El Padre puede prohibir eficazmente el deseo solo porque ha muerto, y —añadiría yo— porque él mismo no lo sabe; es decir, porque no sabe que ha muerto. Ese es el mito que Freud propone al hombre moderno, un hombre para el que Dios ha muerto; es decir, un hombre que cree saber que Dios ha muerto.

¿Por qué formula Freud esta paradoja? Para explicar que, en el caso de la muerte del padre, el deseo será más amenazador, y, por tanto, la prohibición más necesaria y dura. Tras la muerte de Dios, nada está ya permitido [14].

Para comprender correctamente este pasaje, hay que leerlo junto (al menos) otras dos tesis lacanianas. A continuación, hay que tratar esas afirmaciones dispersas como partes de un rompecabezas que hay que combinar para formar un enunciado coherente. Solo su interconexión, junto a la referencia implícita al sueño freudiano del padre que no sabe que ha muerto, nos permite desplegar la tesis básica lacaniana en su integridad:

(1) «La verdadera fórmula del ateísmo no es Dios ha muerto. (Aunque base el origen de la función del padre en su asesinato, Freud protege al padre.) La verdadera fórmula del ateísmo es Dios es inconsciente [15].

(2) «Como saben ustedes […] Iván [Karamázov] lleva [a su padre] por las audaces avenidas del pensamiento del hombre cultivado, y, en particular, dice: “Si Dios no existe…”. “Si Dios no existe”, dice el padre, “entonces todo está permitido”. Evidentemente, es una idea ingenua, pues nosotros, los analistas, sabemos perfectamente que, si Dios no existe, entonces ya nada está permitido. Los neuróticos nos lo demuestran a diario» [16].

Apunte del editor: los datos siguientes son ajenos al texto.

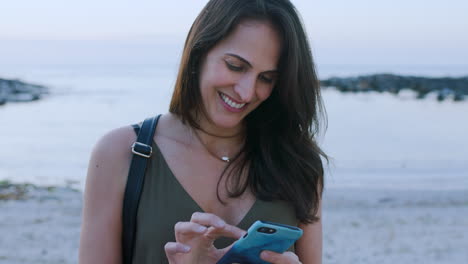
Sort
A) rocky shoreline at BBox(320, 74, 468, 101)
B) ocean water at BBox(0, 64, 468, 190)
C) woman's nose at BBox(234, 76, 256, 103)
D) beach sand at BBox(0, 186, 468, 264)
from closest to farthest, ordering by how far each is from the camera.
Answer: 1. woman's nose at BBox(234, 76, 256, 103)
2. beach sand at BBox(0, 186, 468, 264)
3. ocean water at BBox(0, 64, 468, 190)
4. rocky shoreline at BBox(320, 74, 468, 101)

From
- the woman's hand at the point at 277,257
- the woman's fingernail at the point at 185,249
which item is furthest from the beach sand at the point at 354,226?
the woman's fingernail at the point at 185,249

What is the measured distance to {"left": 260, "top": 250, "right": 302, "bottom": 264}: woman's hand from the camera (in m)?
2.24

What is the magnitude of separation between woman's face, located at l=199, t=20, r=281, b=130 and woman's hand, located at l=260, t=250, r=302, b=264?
2.18ft

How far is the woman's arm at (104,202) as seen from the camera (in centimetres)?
242

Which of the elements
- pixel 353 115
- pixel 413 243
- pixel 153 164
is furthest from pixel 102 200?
pixel 353 115

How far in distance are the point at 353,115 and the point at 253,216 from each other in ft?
98.1

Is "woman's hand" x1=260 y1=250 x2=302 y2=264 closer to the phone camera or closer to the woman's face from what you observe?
the phone camera

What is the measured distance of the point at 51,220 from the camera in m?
10.3

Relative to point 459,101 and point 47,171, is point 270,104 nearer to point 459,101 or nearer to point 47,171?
point 47,171

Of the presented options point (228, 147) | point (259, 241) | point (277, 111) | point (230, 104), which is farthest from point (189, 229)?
point (277, 111)

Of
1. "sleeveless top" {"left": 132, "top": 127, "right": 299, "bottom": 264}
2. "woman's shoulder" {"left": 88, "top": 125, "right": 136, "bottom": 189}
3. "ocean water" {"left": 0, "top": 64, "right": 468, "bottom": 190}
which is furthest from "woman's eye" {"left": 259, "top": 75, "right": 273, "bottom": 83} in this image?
"ocean water" {"left": 0, "top": 64, "right": 468, "bottom": 190}

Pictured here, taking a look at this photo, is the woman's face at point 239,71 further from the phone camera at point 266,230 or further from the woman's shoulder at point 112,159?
the phone camera at point 266,230

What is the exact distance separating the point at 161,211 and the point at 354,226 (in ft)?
27.3

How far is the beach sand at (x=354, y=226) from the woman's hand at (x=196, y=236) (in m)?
6.40
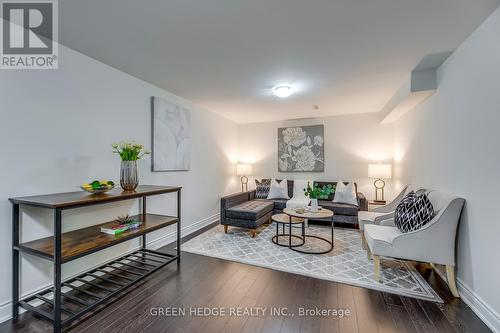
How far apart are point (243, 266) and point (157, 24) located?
8.56ft

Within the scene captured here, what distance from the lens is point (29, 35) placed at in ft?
6.16

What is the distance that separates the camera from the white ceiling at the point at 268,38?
1565 millimetres

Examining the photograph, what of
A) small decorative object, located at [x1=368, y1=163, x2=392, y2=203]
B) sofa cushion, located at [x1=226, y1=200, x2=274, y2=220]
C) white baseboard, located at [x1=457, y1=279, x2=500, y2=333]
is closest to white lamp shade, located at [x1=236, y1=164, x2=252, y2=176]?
sofa cushion, located at [x1=226, y1=200, x2=274, y2=220]

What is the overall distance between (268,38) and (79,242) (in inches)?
96.0

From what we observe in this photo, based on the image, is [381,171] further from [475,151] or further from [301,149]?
[475,151]

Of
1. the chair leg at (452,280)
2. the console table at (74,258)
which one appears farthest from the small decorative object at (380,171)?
the console table at (74,258)

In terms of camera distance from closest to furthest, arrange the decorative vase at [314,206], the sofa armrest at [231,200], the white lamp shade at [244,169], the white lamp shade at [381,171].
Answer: the decorative vase at [314,206] < the sofa armrest at [231,200] < the white lamp shade at [381,171] < the white lamp shade at [244,169]

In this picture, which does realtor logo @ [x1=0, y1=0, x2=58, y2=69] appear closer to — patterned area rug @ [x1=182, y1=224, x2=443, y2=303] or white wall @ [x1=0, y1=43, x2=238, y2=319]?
white wall @ [x1=0, y1=43, x2=238, y2=319]

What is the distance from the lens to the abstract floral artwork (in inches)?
195

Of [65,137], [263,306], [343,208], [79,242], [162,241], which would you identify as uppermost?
[65,137]

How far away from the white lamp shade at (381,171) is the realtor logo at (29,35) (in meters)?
4.81

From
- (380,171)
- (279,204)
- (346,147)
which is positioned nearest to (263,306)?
(279,204)

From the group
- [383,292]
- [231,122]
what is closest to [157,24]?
[383,292]

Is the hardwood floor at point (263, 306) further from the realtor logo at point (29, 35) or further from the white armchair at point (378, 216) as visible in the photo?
the realtor logo at point (29, 35)
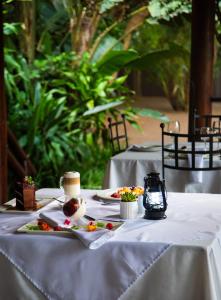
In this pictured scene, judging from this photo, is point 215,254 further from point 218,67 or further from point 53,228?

El ateo moderno cree que sabe que Dios ha muerto; lo que no sabe es que, inconscientemente, sigue creyendo en Dios. Lo que caracteriza a la modernidad ya no es la figura del creyente que abriga en secreto dudas sobre su fe y tiene fantasías transgresoras. En la actualidad, estamos ante un sujeto que se presenta como un hedonista tolerante dedicado a la búsqueda de la felicidad, pero cuyo inconsciente es la sede de las prohibiciones: lo reprimido no son deseos o placeres ilícitos, sino las propias prohibiciones. La frase «Si dios no existe, entonces todo está prohibido» significa que, cuanto más ateo te consideras, más dominado está tu inconsciente por prohibiciones que sabotean tu goce. (No hay que dejar de completar esta tesis con su opuesta: «Si Dios existe, entonces todo está permitido». ¿No es esta la definición más sucinta del conflicto al que se enfrenta el fundamentalista religioso? Para él, Dios tiene una existencia plena, y él se considera su instrumento: por eso, puede hacer lo que le plazca, sus actos están redimidos por adelantado, dado que expresan la voluntad divina…)

Este trasfondo nos permite descubrir el error de Dostoyevski. La versión más radical de la idea de que, si Dios no existe, todo está permitido, se encuentra en Bobok, su relato más misterioso, que en la actualidad sigue dejando perplejos a sus intérpretes. ¿Es esta extraña «fantasía mórbida» simplemente un producto de la enfermedad mental del autor? ¿Es un sacrilegio cínico, un intento abominable de parodiar la verdad de la Revelación? [17]. En Bobok, un literato alcohólico llamado Iván Ivánovich sufre alucinaciones auditivas:

Empiezo a ver y a oír cosas extrañas. No es que sean voces, sino como si alguien muy de cerca susurrara: «¡Bobok, bobok, bobok!».

Pero, ¿qué es eso de «bobok»? Tengo que distraerme.

Pensaba divertirme y caí en un entierro.

Así que asiste al entierro de un pariente lejano. En el cementerio, empieza a oír inesperadamente las conversaciones, cínicas y frívolas, de los muertos:

¿Y cómo fue que de pronto empecé a distinguir voces? Al principio, no les presté atención, incluso las desdeñé. Pero la conversación continuaba. Los sonidos eran sordos, como si las bocas estuvieran tapadas con almohadas; y al mismo tiempo inteligibles y muy próximas. Volví en mí, me incorporé y empecé a escuchar con atención.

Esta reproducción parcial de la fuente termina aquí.